[Start of Attachment]

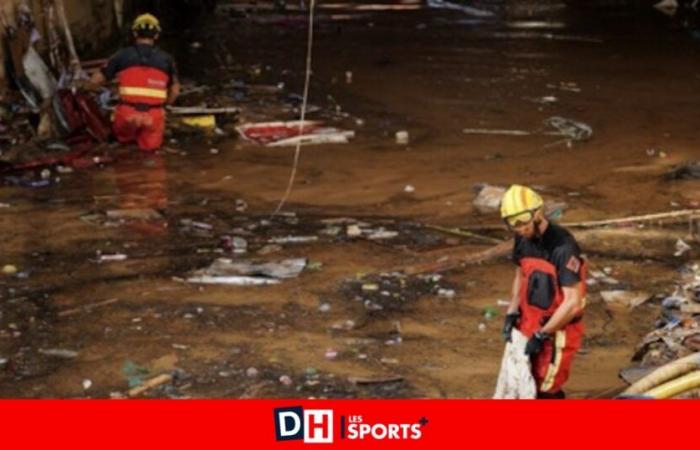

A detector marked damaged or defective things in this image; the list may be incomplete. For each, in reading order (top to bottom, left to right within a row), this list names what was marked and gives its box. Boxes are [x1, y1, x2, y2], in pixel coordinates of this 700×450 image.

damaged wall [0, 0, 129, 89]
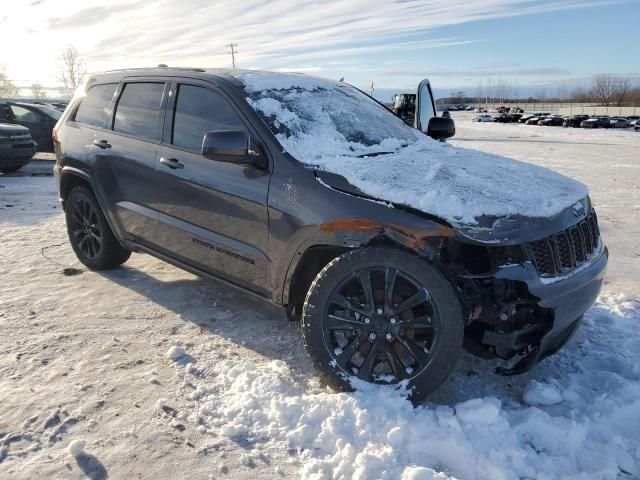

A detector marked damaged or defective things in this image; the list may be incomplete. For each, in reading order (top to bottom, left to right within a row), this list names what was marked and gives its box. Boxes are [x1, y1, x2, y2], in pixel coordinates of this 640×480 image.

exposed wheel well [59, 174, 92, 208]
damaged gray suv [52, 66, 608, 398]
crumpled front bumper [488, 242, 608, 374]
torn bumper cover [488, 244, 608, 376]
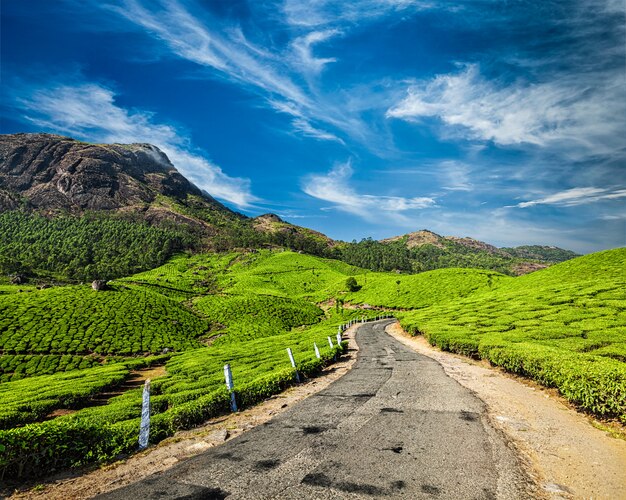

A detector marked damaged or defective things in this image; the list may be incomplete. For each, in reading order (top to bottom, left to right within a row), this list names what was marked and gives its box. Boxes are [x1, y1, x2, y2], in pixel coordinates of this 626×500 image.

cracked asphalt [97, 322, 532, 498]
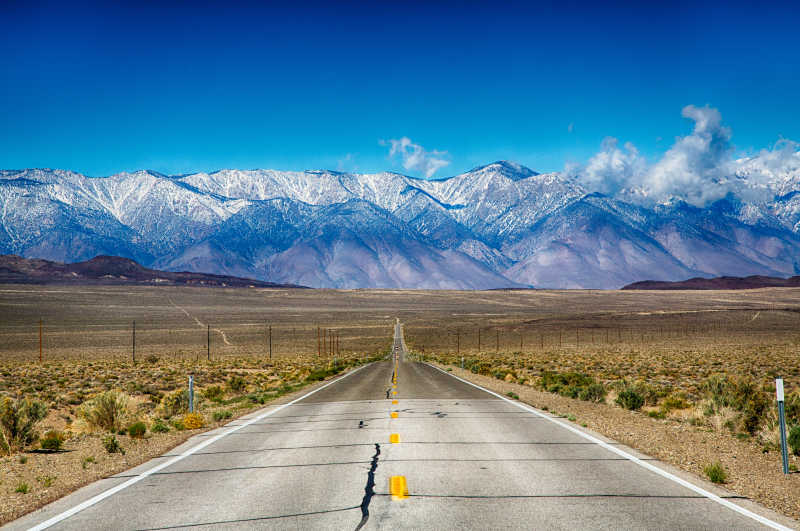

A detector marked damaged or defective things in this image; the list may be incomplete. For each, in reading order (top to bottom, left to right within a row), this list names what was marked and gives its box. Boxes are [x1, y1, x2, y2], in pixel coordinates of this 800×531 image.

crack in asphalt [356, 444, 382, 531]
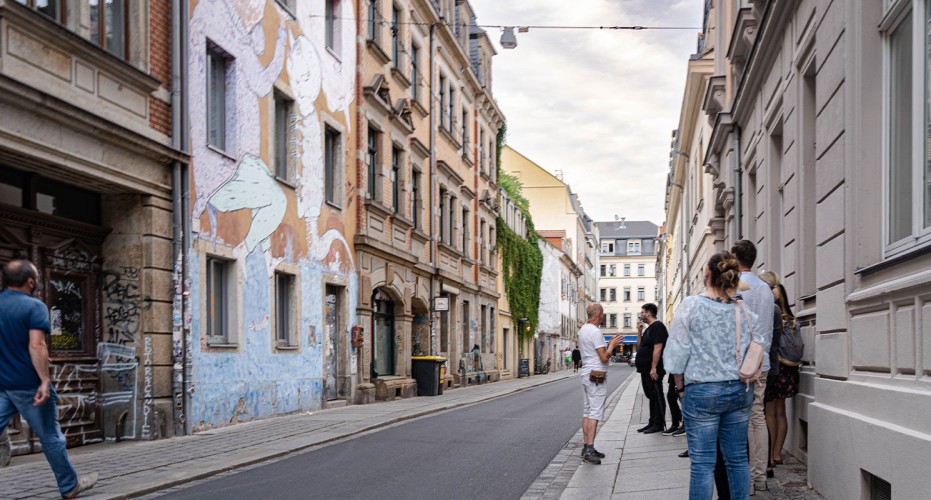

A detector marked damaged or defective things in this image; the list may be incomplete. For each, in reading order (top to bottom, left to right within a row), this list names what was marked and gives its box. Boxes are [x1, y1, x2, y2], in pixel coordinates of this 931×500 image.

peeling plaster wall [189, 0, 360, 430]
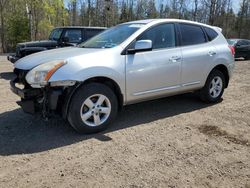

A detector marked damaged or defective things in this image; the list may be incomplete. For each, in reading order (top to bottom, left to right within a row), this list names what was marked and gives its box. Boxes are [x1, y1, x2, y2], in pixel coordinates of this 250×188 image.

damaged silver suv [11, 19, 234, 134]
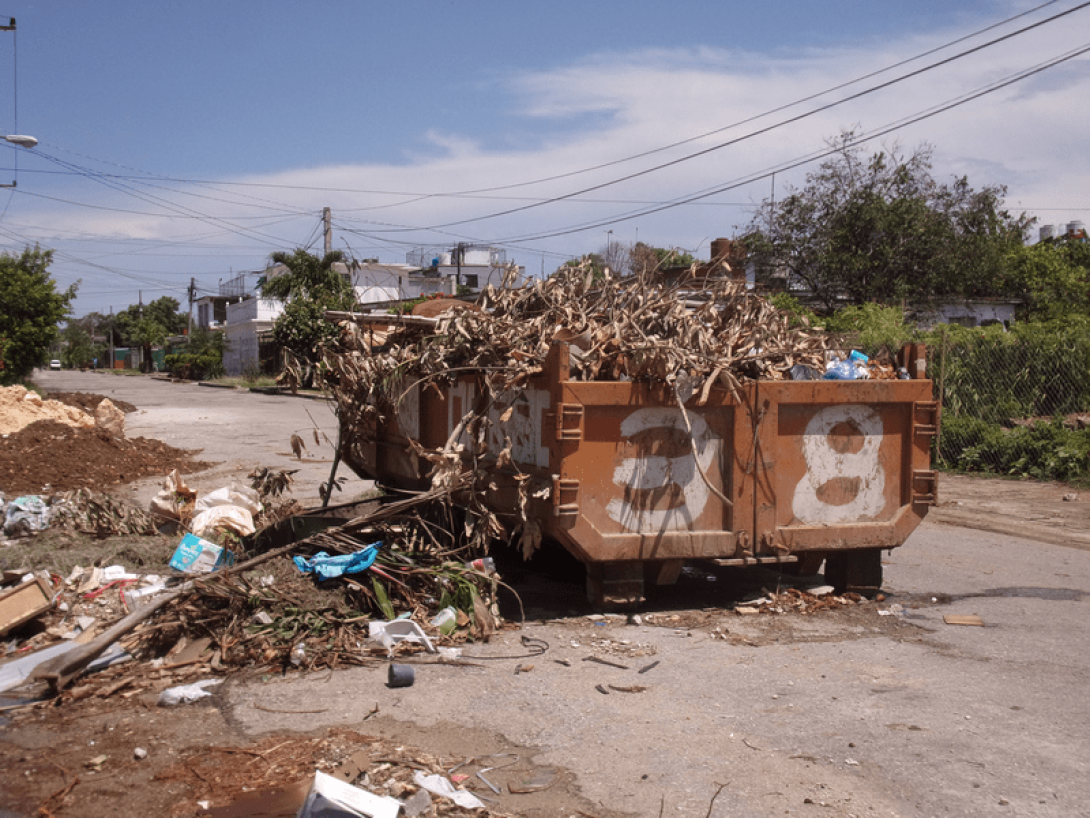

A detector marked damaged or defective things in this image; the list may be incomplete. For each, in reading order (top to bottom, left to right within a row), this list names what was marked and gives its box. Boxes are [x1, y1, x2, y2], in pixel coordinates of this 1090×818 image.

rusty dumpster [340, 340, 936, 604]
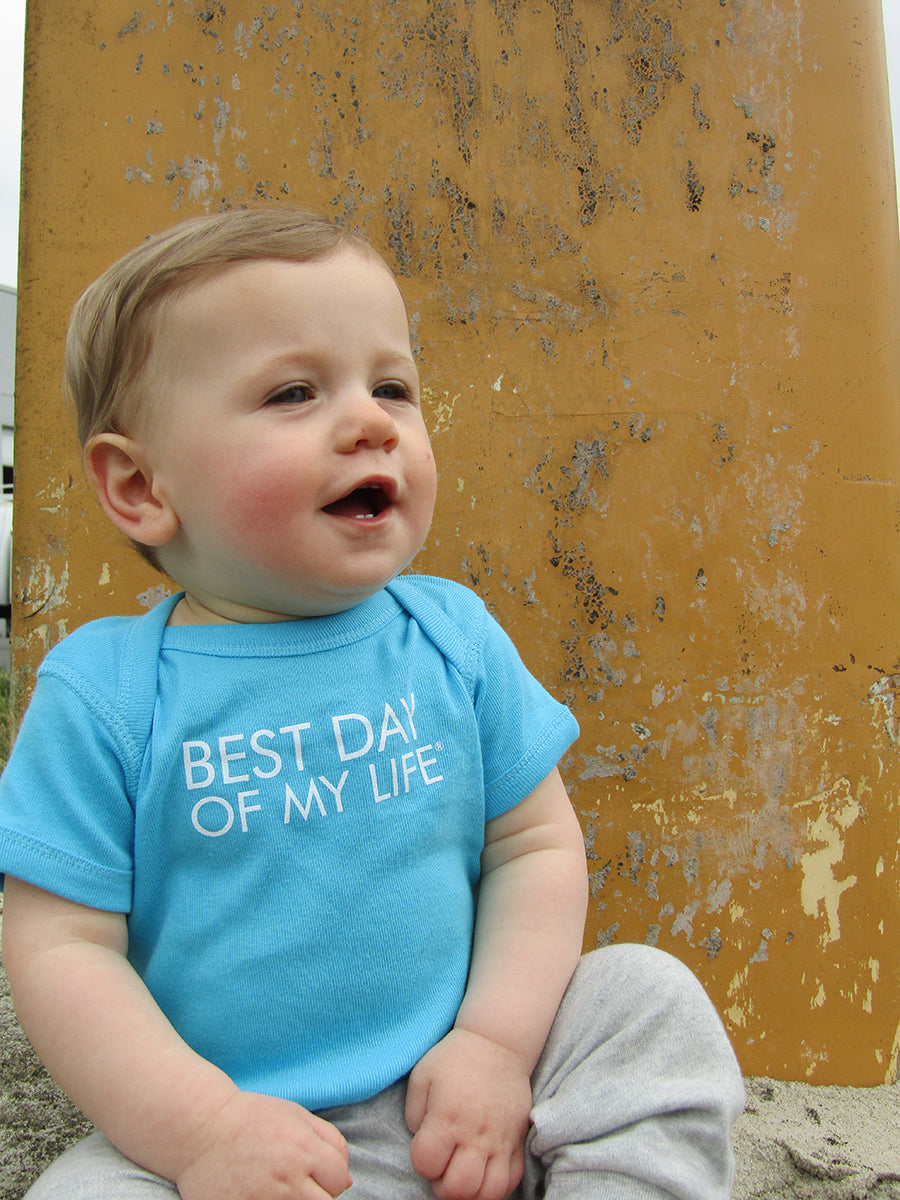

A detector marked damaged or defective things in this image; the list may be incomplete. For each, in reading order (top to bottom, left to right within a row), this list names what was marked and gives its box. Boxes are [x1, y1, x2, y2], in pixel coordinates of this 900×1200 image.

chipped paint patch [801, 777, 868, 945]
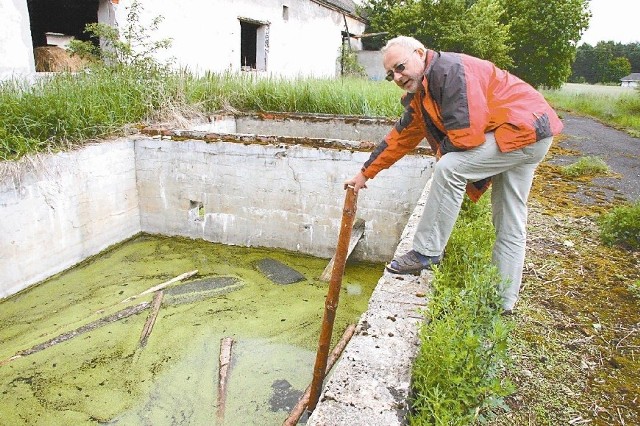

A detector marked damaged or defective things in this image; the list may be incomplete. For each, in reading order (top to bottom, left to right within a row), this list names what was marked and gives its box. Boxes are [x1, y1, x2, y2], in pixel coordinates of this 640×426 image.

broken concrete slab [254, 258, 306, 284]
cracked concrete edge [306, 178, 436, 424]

[End of Attachment]

- Action item:
Apart from the pictures, every record must be set down exactly.

- Response to this task:
A detector marked damaged or defective things in this image; the list may be incomplete. For each, in reading order (top to bottom, left to right within a row), this list names what was marked and gives its box. Boxes are [x1, y1, x2, y2], in pixel coordinates of this 700×450 image.

damaged wall [0, 0, 129, 89]

A detector marked damaged or defective things in this image; the list may be incomplete. For each, in reading order (top to bottom, left to right within a row), this list names what was marked and gives its box. Boxes are [x1, y1, x2, y2], in pixel coordinates of this 640×480 image.

exposed wheel well [59, 174, 92, 208]
damaged gray suv [52, 66, 608, 398]
crumpled front bumper [488, 242, 608, 374]
torn bumper cover [488, 244, 608, 376]

A detector marked damaged or defective things in this image; the list may be incomplete. For each, in reading order (top to bottom, left to right within a row), this list names what was marked and gives its box. Boxes are [x1, y1, x2, y2], in pixel coordinates of this 626×500 image.

cracked asphalt [97, 322, 532, 498]

A detector marked damaged or defective things in this image; the list may be incomplete. For each, in reading order (top to bottom, left to right within a row), this list names what was marked and gives its box. Boxes are [x1, y1, x2, y2], in pixel coordinates of this 800×531 image.

crack in asphalt [356, 444, 382, 531]

A detector marked damaged or defective things in this image; the list may be incomplete. For each, in reading order (top to bottom, left to right within a row), this list names what was marked and gives its box. Boxes are [x1, y1, x2, y2], in pixel coordinates of this 931×500 image.

peeling plaster wall [189, 0, 360, 430]

A detector marked damaged or defective things in this image; the list may be incomplete. For each, in reading order (top to bottom, left to right within a row), this list names what was marked and gives its box. Boxes are [x1, y1, x2, y2], in pixel coordinates of this 250×188 image.

damaged silver suv [11, 19, 234, 134]

A detector marked damaged or defective things in this image; the list may be incomplete. For each, in reading order (top to bottom, left to right within a row), this list names what was marked and gives its box. Boxes are [x1, y1, x2, y2], in pixel coordinates of this 1090×818 image.

rusty dumpster [340, 340, 936, 604]

A detector marked damaged or defective things in this image; the list may be incomplete. For each, in reading order (top to bottom, left to right within a row), this list names what was marked and gives its box. Boxes are [x1, y1, x2, y2], in pixel coordinates of this 900×1200 image.

chipped paint patch [801, 777, 868, 945]

A detector marked damaged or defective things in this image; the list may be incomplete. For each, in reading order (top to bottom, left to right within a row), this list names what was marked and gives its box. Boxes are [x1, y1, x2, y2], in pixel coordinates of this 640×426 image.

broken concrete slab [254, 258, 306, 284]
cracked concrete edge [306, 178, 436, 424]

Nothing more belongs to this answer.